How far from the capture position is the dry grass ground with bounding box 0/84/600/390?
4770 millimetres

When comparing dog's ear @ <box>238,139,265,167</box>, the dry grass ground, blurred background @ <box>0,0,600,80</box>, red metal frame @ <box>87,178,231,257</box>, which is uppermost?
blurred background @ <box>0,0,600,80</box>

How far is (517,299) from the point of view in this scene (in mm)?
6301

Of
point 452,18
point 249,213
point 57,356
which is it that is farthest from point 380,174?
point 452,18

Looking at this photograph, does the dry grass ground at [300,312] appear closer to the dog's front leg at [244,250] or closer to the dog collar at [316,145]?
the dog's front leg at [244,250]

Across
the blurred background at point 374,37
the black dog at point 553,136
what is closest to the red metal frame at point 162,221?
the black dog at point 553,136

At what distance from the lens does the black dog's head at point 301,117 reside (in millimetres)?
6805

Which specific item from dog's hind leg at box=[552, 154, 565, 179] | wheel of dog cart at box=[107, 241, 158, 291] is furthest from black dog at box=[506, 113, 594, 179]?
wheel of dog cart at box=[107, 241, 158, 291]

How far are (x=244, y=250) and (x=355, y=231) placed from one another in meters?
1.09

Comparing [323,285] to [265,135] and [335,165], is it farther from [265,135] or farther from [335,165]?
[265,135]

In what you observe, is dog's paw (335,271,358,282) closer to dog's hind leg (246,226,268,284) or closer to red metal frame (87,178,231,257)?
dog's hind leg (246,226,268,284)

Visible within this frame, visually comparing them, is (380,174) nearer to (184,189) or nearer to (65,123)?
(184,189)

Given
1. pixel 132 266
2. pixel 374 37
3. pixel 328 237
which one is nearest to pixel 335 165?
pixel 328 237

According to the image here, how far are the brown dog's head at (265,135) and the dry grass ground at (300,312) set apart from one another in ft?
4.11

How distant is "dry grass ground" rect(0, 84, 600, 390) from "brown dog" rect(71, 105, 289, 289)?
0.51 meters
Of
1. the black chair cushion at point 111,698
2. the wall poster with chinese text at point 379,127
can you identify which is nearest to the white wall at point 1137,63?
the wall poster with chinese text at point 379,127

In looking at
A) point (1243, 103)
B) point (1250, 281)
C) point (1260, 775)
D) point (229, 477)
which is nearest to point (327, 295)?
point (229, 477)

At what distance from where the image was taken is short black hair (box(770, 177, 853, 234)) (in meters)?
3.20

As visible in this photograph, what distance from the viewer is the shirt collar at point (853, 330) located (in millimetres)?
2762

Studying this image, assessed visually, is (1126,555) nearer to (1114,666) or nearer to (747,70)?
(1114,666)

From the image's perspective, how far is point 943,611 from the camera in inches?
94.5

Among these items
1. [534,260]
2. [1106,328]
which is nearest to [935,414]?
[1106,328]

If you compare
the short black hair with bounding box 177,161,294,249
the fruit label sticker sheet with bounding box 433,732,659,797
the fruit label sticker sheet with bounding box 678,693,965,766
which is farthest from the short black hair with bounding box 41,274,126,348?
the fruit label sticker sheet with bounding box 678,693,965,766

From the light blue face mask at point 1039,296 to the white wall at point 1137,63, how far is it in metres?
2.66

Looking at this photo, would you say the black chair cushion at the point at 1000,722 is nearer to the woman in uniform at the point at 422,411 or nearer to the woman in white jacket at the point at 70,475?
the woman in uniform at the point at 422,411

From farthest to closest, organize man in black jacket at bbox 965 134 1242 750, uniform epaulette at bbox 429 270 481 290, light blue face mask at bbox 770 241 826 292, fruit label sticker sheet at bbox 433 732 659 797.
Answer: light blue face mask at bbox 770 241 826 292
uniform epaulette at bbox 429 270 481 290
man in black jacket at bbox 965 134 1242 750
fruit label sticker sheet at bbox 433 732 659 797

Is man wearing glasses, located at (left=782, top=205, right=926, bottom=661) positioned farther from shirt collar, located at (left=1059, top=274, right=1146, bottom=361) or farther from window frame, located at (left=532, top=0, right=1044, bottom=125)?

━━━━━━━━━━━━━━━━

• **What is required**
From the listing above, reproduce all the lines exactly.

• **Result for this exercise**
How far from the capture position is the dry grass ground with bounding box 0/84/600/390?
4770 millimetres

When comparing dog's ear @ <box>238,139,265,167</box>, the dry grass ground, blurred background @ <box>0,0,600,80</box>, red metal frame @ <box>87,178,231,257</box>, which is uppermost?
blurred background @ <box>0,0,600,80</box>

How far is (517,299) from the point of view in this scene (in mm)?
6301

Of
point 452,18
point 249,213
point 57,356
which is it that is farthest from point 380,174?
point 452,18

Looking at this photograph, does the dry grass ground at [300,312] appear closer to the dog's front leg at [244,250] or closer to the dog collar at [316,145]?
the dog's front leg at [244,250]

Across
the blurred background at point 374,37
the black dog at point 553,136
what is closest to the red metal frame at point 162,221?
the black dog at point 553,136

At what distance from the lens does the black dog's head at point 301,117 reside (in millimetres)?
6805

Which specific item from dog's hind leg at box=[552, 154, 565, 179] | wheel of dog cart at box=[107, 241, 158, 291] is furthest from black dog at box=[506, 113, 594, 179]?
wheel of dog cart at box=[107, 241, 158, 291]

How far are (x=244, y=250) and (x=355, y=231) placed from one another in meters?
1.09

Comparing [323,285] to [265,135] and [335,165], is it farther from [265,135] or farther from [335,165]?
[265,135]

In what you observe, is dog's paw (335,271,358,282) closer to dog's hind leg (246,226,268,284) or closer to red metal frame (87,178,231,257)?
dog's hind leg (246,226,268,284)

Visible within this frame, visually comparing them, is (380,174) nearer to (184,189) or nearer to (65,123)?
(184,189)

Given
1. pixel 132 266
2. pixel 374 37
3. pixel 328 237
which one is nearest to pixel 335 165?
pixel 328 237

According to the image here, how far are the brown dog's head at (265,135) and the dry grass ground at (300,312) set apart from one another in ft?
4.11

How distant is "dry grass ground" rect(0, 84, 600, 390) from "brown dog" rect(71, 105, 289, 289)?
0.51 meters
Of
1. the black chair cushion at point 111,698
2. the wall poster with chinese text at point 379,127
can you identify which is nearest to the white wall at point 1137,63?
the wall poster with chinese text at point 379,127

In looking at
A) point (1243, 103)
B) point (1250, 281)
C) point (1260, 775)
D) point (229, 477)
which is nearest to point (327, 295)?
point (229, 477)

At what distance from where the image was taken is short black hair (box(770, 177, 853, 234)) (in meters)?
3.20

As visible in this photograph, what distance from the viewer is the shirt collar at point (853, 330) located (in millimetres)?
2762

Studying this image, assessed visually, is (1126,555) nearer to (1114,666) or nearer to (747,70)?
(1114,666)

From the image's perspective, how far is point 943,611 from the camera in inches?
94.5

Among these items
1. [534,260]
2. [1106,328]
which is nearest to [935,414]?
[1106,328]

If you compare
the short black hair with bounding box 177,161,294,249
the fruit label sticker sheet with bounding box 433,732,659,797
the fruit label sticker sheet with bounding box 678,693,965,766
which is farthest from the short black hair with bounding box 41,274,126,348?
the fruit label sticker sheet with bounding box 678,693,965,766

From the light blue face mask at point 1039,296 to the white wall at point 1137,63, how far is it in metres?
2.66

Looking at this photo, would you say the black chair cushion at the point at 1000,722 is nearer to the woman in uniform at the point at 422,411 or nearer to the woman in white jacket at the point at 70,475?
the woman in uniform at the point at 422,411

From farthest to closest, organize man in black jacket at bbox 965 134 1242 750, uniform epaulette at bbox 429 270 481 290, light blue face mask at bbox 770 241 826 292, fruit label sticker sheet at bbox 433 732 659 797.
Answer: light blue face mask at bbox 770 241 826 292
uniform epaulette at bbox 429 270 481 290
man in black jacket at bbox 965 134 1242 750
fruit label sticker sheet at bbox 433 732 659 797

Is man wearing glasses, located at (left=782, top=205, right=926, bottom=661) positioned farther from shirt collar, located at (left=1059, top=274, right=1146, bottom=361) or farther from window frame, located at (left=532, top=0, right=1044, bottom=125)?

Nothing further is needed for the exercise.